Compute the Jensen Shannon divergence between two discrete probabilities using logits.

masked_cross_entropy

Compute cross-entropy loss between input logits and target logits.

masked_jefferys_divergence

Compute Jefferys divergence between input logits and target logits.

masked_kl_divergence

Compute KL divergence between input logits and target logits.

masked_unbiased_dcor

Compute an unbiased approximation to the distance correlation between the tensors, representing samples of random variables.

squared_hellinger_distance

Compute the Squared Hellinger distance between two discrete probabilities using logits.

total_variation

Compute the total variation between two discrete probabilities using logits.

jefferys_divergence

jefferys_divergence(noisy_logits: Tensor, clean_logits: Tensor, attention_mask: Tensor, support_mask: Tensor | None = None, reduction: Literal['mean', 'none'] = 'mean') -> <class 'torch.Tensor'>

Compute the Jefferys divergence between two discrete probabilities using logits.

Note

See https://en.wikipedia.org/wiki/F-divergence#Common_examples_of_f-divergences for the implementation formula.

Note

If support_mask has non-zero elements then the divergence is taken from a masking of the original-distributions, making it no longer a divergence of true distributions.

Parameters:

Name Type Description Default

noisy_logits

Tensor

The logits produced from SGT data.

required

clean_logits

Tensor

The logits produced from data without the SGT.

required

attention_mask

Tensor

The attention mask for the batch.

required

support_mask

Tensor | None

The mask placed on both noisy and clean logits.
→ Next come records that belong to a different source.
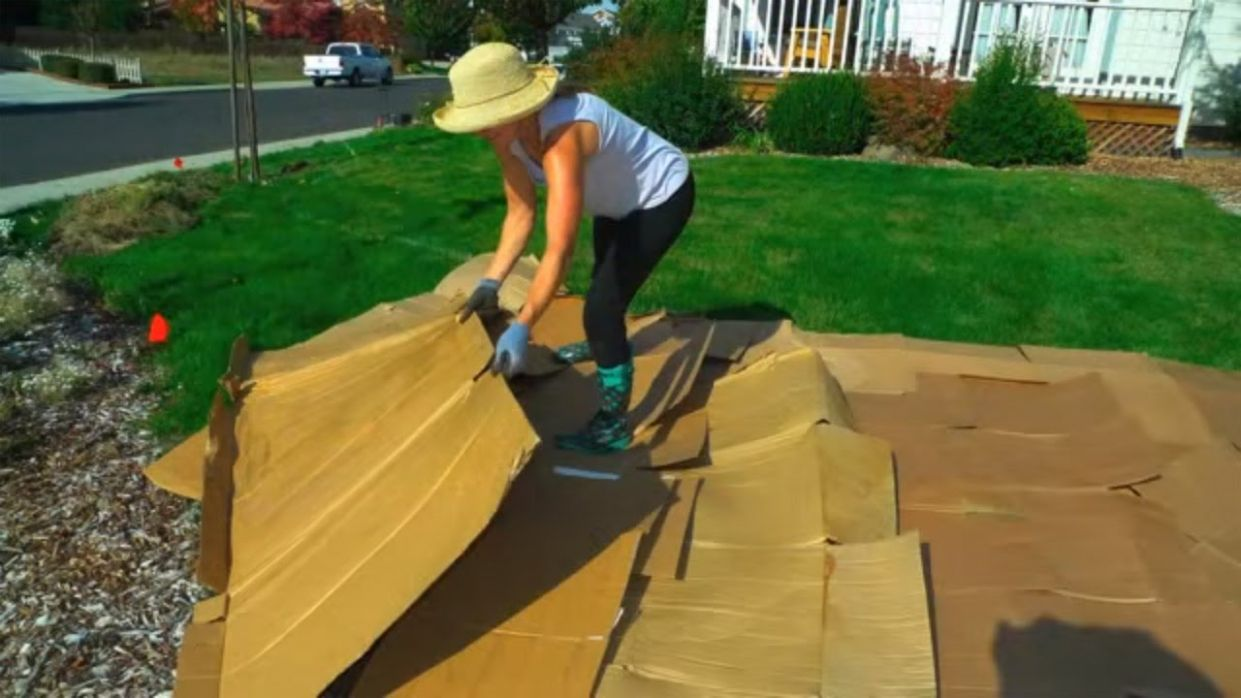 Convert Your Lawn by Sheet Mulching - backyard ideas to get rid of grass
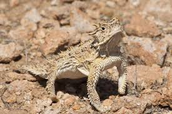 This Texas Horned Lizard is also camouflaging.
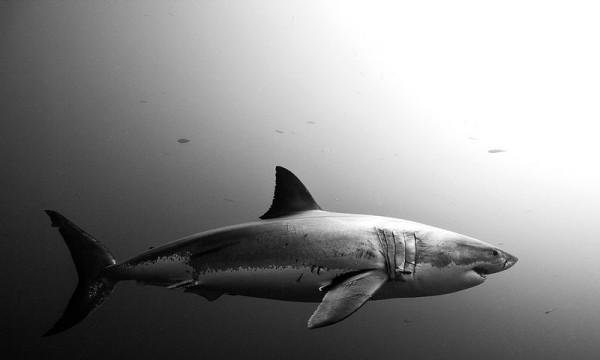 underwater-animal-photography-by-jorge-cervera-hauser-14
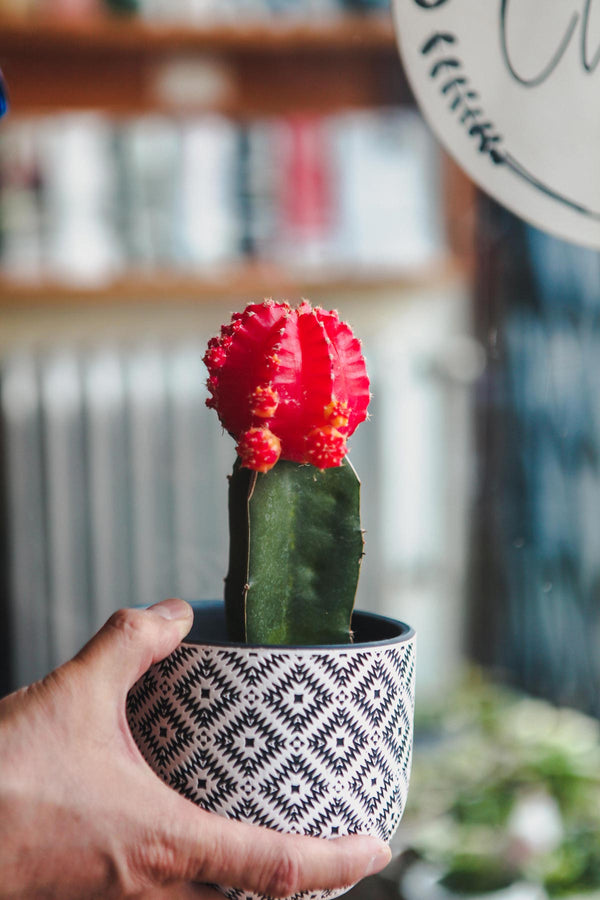 "Plant - 4"" Cacti Grafted"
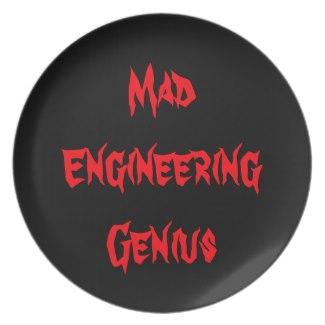Mad Engineering Genius Geeky Geek Nerd Gifts 2 Plate by CricketDiane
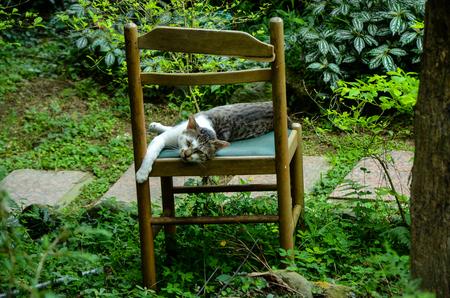 Stray cat Tabby animal Reklamní fotografie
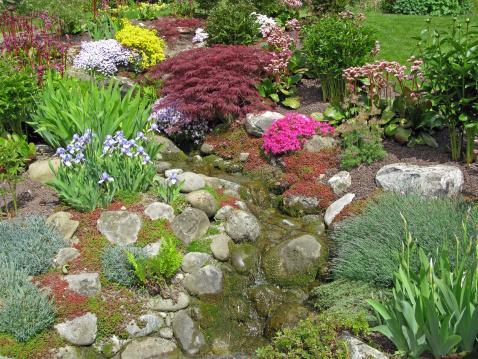 Rock Garden「Beautiful Garden」:スマホ壁紙(13)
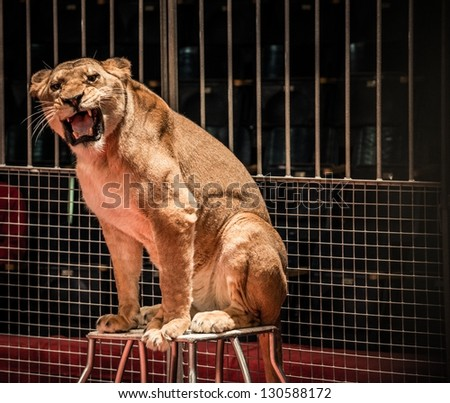 Stock Photo Gorgeous roaring lioness sitting in a circus arena cage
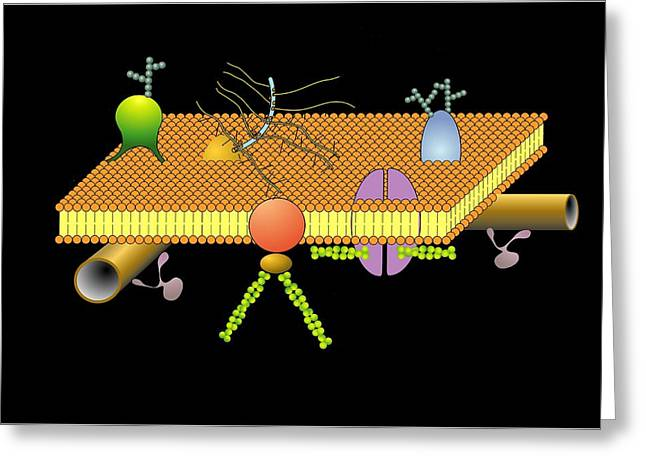 Cytoskeleton And Membrane, Artwork Greeting Card by Francis Leroy, Biocosmos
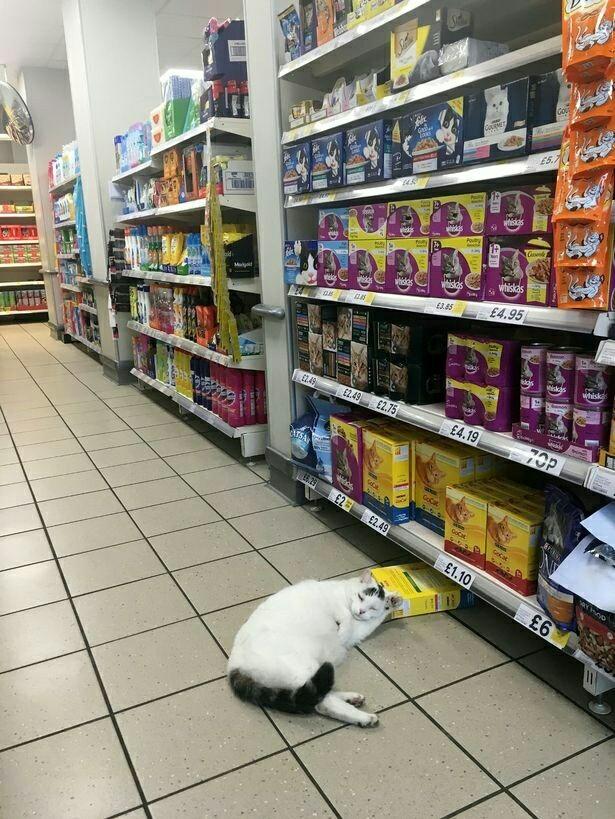 Сытый воришка Фотография, Кот, Супермаркет, Незадачливый воришка, Сон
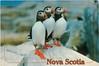 Puffin Nova Scotia 1997 M&D
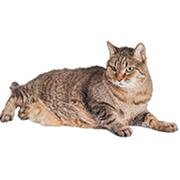 Geriatric - Cat Age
Useful for comparing top-k logits.

None

reduction

Literal['mean', 'none']

Specifies how to reduce across the batch dimension after computing the per-sequence masked mean.

'mean'

Returns:

Type Description
<class 'torch.Tensor'>

The Jefferys divergence between the noisy and clean logits, independently averaged over the batch and sequence lengths.

Added in version v3.37.0.

jensen_shannon_divergence

jensen_shannon_divergence(noisy_logits: Tensor, clean_logits: Tensor, attention_mask: Tensor, support_mask: Tensor | None = None, reduction: Literal['mean', 'none'] = 'mean') -> <class 'torch.Tensor'>

Compute the Jensen Shannon divergence between two discrete probabilities using logits.

Note

See https://en.wikipedia.org/wiki/F-divergence#Common_examples_of_f-divergences for the implementation formula.

Note

If support_mask has non-zero elements then the divergence is taken from a masking of the original-distributions, making it no longer a divergence of true distributions.

Note

This implementation has numerical stability issues due to the use of softmax to the mixed probabilities.

Parameters:

Name Type Description Default

noisy_logits

Tensor

The logits produced from SGT data.

required

clean_logits

Tensor

The logits produced from data without the SGT.

required

attention_mask

Tensor

The attention mask for the batch.

required

support_mask

Tensor | None

The mask placed on both noisy and clean logits. Useful for comparing top-k logits.

None

reduction

Literal['mean', 'none']

Specifies how to reduce across the batch dimension after computing the per-sequence masked mean.

'mean'

Returns:

Type Description
<class 'torch.Tensor'>

The Jensen Shannon divergence between the noisy and clean logits, independently averaged over the batch and sequence lengths.

Added in version v3.37.0.

masked_cross_entropy

masked_cross_entropy(input_logits: Tensor, target_logits: Tensor, attention_mask: Tensor | None = None, max_loss: float | None = None, scaling_factor: float = 1.0) -> <class 'torch.Tensor'>

Compute cross-entropy loss between input logits and target logits.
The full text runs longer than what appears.